Another thing that has happened with this new phase of my treatment is that somehow, I have stopped fighting with myself. I think of this as a laying down of arms, because I have been so angry for so long. Author of Scattered Minds Dr Gabor Mate writes of a process of learning to live with ADD that includes the need for healing from years of guilt and frustration and shame. I hadn’t realised how angry I was until I stopped feeling that way. I have had a miraculously smooth ride so far, borne of the privilege to go to good schools and university that had an inclusive approach to education. And much more significantly, from having parents who only ever treated me like there were things right with me, not wrong with me. So I escaped, somehow, the battering that many people with ADD experience in a school system where you have to sit mutely at a desk from age 5 or 6, and achieve, achieve, achieve.
But that didn’t stop me from being angry with myself. Now I am detoxing from years of a very masochistic relationship to writing. if we were in a relationship, me and my writing, it would surely be characterised as abusive. Write on demand! write now and it had better be good! Why do you start so late! Why do you always produce this shit? why don’t you live up to your potential? This is a crash-and-burn style of writing, and I could only bring myself to do it at the last moment, drunk on no sleep and desperation, spit spit spit it out do it now.

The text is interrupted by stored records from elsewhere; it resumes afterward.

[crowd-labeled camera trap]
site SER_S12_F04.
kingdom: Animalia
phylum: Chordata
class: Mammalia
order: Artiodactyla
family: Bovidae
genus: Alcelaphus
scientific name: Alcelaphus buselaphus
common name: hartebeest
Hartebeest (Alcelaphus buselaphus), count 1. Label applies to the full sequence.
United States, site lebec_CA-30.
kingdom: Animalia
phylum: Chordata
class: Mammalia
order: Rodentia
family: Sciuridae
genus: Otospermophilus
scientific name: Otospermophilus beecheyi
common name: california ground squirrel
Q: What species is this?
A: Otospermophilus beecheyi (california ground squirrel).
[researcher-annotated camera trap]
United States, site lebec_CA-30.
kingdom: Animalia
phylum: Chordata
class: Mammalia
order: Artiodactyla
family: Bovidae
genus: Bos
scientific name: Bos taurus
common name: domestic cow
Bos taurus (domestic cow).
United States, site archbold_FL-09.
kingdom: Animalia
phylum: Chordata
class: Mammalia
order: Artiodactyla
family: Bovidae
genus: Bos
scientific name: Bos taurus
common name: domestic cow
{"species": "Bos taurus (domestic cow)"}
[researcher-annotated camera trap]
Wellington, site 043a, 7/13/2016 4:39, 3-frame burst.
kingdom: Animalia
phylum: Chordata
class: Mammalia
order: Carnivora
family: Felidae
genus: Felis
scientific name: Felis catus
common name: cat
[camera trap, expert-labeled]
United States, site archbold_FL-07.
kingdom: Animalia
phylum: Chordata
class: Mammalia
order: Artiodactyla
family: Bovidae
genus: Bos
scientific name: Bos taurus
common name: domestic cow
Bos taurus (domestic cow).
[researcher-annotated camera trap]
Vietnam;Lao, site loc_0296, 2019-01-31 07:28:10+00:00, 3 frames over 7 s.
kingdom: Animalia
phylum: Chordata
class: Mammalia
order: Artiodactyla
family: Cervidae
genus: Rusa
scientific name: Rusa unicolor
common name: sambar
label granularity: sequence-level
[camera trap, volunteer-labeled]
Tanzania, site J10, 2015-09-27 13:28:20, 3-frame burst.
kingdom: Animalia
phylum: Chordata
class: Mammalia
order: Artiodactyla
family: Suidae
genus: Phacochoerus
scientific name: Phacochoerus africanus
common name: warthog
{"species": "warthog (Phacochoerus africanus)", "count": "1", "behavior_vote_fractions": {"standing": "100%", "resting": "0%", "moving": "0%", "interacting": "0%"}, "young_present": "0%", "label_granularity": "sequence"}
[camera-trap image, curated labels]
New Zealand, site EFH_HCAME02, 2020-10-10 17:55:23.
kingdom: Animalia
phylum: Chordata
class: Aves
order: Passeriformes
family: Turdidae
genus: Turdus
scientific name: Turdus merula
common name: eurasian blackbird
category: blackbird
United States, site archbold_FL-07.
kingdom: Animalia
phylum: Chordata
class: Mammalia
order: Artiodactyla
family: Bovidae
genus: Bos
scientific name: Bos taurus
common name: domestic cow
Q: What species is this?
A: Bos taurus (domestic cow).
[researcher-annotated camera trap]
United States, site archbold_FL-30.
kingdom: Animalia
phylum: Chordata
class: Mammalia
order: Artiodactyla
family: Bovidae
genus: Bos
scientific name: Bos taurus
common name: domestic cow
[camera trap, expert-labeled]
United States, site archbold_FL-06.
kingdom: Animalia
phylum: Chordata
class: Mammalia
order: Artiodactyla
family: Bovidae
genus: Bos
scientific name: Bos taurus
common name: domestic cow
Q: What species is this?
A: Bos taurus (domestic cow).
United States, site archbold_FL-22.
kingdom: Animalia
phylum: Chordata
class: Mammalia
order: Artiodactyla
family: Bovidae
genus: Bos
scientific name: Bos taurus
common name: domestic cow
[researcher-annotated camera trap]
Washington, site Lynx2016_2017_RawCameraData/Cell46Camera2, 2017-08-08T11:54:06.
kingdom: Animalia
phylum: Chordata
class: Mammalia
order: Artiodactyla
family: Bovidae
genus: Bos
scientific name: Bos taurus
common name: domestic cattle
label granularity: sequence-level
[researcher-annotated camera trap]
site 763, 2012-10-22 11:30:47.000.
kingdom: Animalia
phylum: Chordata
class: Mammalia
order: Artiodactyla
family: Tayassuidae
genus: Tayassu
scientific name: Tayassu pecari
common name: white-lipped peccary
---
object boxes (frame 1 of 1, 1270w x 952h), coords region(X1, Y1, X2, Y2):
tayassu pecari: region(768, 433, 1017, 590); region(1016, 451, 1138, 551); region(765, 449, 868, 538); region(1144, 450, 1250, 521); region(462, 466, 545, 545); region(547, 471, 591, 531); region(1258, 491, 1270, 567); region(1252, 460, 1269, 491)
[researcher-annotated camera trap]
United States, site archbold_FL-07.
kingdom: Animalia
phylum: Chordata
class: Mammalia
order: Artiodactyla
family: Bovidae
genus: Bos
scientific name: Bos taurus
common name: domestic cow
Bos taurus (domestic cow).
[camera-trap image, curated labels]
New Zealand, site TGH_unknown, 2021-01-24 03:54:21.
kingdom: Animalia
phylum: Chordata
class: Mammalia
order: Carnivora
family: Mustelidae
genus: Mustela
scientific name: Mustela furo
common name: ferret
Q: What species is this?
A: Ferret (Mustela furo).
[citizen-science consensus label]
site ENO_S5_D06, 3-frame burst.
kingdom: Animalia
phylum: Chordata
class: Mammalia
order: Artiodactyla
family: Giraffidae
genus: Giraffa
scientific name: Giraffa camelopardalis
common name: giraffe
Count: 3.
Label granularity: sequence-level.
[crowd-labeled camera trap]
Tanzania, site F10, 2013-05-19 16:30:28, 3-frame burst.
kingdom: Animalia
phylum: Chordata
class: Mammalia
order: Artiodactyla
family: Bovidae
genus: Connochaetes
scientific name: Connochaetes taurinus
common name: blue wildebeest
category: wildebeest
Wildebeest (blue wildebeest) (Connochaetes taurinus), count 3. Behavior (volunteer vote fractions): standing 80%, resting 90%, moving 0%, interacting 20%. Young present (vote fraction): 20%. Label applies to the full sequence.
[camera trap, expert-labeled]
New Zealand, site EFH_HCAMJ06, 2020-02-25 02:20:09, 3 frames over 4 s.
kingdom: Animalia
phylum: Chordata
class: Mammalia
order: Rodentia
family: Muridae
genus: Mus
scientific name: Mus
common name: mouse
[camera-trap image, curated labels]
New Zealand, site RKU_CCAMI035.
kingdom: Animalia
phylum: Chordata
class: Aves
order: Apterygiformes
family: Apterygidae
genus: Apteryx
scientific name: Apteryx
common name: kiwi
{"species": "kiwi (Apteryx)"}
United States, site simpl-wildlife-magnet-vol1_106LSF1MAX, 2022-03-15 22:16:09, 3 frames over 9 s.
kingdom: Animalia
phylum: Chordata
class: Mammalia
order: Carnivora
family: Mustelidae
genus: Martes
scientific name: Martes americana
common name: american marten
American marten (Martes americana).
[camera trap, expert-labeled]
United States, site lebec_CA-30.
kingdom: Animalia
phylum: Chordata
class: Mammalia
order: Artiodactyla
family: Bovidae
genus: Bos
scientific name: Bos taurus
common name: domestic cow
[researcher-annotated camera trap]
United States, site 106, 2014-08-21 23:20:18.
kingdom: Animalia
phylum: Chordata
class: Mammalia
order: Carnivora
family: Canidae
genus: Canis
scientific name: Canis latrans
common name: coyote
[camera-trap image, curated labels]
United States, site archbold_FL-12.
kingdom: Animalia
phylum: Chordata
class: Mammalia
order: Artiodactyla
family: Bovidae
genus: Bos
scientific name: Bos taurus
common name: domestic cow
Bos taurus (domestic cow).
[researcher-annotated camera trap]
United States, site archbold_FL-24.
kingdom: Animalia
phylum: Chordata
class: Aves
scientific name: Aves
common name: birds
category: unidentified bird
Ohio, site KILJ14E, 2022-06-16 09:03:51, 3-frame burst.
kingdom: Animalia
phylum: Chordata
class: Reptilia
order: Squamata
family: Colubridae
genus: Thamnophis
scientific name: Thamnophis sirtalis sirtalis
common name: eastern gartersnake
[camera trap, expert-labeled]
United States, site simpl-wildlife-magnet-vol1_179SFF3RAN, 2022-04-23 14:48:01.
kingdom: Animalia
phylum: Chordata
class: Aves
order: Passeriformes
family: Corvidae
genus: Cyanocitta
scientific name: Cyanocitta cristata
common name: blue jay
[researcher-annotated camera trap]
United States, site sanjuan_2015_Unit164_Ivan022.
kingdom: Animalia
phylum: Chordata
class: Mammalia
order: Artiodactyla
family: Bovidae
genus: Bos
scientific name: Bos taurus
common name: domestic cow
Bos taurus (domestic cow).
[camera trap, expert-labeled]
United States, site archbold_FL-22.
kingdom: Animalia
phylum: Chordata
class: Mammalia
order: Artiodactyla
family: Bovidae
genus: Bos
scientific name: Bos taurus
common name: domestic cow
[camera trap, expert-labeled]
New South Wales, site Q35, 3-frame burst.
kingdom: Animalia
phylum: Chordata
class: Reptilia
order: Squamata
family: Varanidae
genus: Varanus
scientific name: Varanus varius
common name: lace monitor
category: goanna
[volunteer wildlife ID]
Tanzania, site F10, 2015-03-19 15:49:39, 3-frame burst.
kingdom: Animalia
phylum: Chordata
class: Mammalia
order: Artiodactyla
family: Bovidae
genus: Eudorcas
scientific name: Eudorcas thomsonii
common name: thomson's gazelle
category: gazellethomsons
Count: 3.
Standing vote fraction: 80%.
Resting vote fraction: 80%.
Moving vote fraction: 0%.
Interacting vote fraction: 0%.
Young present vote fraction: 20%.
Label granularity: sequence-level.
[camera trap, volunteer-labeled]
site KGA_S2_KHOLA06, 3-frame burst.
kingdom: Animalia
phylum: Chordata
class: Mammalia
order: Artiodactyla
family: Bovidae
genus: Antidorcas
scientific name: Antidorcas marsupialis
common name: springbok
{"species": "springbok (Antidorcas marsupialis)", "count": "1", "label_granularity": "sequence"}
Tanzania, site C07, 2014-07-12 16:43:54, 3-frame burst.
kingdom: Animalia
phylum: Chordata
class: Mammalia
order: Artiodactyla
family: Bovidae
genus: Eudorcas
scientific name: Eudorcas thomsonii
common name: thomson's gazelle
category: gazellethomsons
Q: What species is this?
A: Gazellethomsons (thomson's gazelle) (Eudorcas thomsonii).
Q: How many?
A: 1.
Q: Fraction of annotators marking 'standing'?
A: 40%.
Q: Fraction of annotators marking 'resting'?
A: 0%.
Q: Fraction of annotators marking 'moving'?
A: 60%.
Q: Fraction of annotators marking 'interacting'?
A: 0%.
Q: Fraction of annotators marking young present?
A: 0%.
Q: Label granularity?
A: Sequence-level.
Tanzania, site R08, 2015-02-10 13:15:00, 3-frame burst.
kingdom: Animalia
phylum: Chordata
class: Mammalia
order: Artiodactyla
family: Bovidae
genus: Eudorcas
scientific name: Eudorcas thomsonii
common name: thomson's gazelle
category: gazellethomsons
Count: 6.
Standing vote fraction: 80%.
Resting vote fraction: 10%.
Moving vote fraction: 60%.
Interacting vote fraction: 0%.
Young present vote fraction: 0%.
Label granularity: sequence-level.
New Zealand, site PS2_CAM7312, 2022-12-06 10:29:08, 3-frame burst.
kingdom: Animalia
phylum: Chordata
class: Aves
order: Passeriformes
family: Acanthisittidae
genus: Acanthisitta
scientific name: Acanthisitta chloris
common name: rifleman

And then cringe in shame at the outcome, handed in missing commas and some sense. And then the flagellation would start up again. Is it any wonder we were missing trust in this relationship? With the guidance of Julia Cameron’s free writing exercises and novel ideas like “artist dates” I have started to detox. I have started to talk to “my writer” as Cameron would say, and ask what it wants.
My writer wants no internet. My writer wants loving encouragement. My writer wants low stakes. My writer wants to go dancing often. My writer wants adventure – to write on trains, in art galleries, in sleazy cafes with interesting patrons. Now I am producing writing like other people wash dishes. Regular, and sometimes messy, and rather good.
This part of the process is so subtle its hard to describe. Living with ADD is not (just) about concentration and planning schedules. Much more than that, for me its been about this laying down of arms, calling off the fight. The peace of that is so sweet it makes me marvel every day.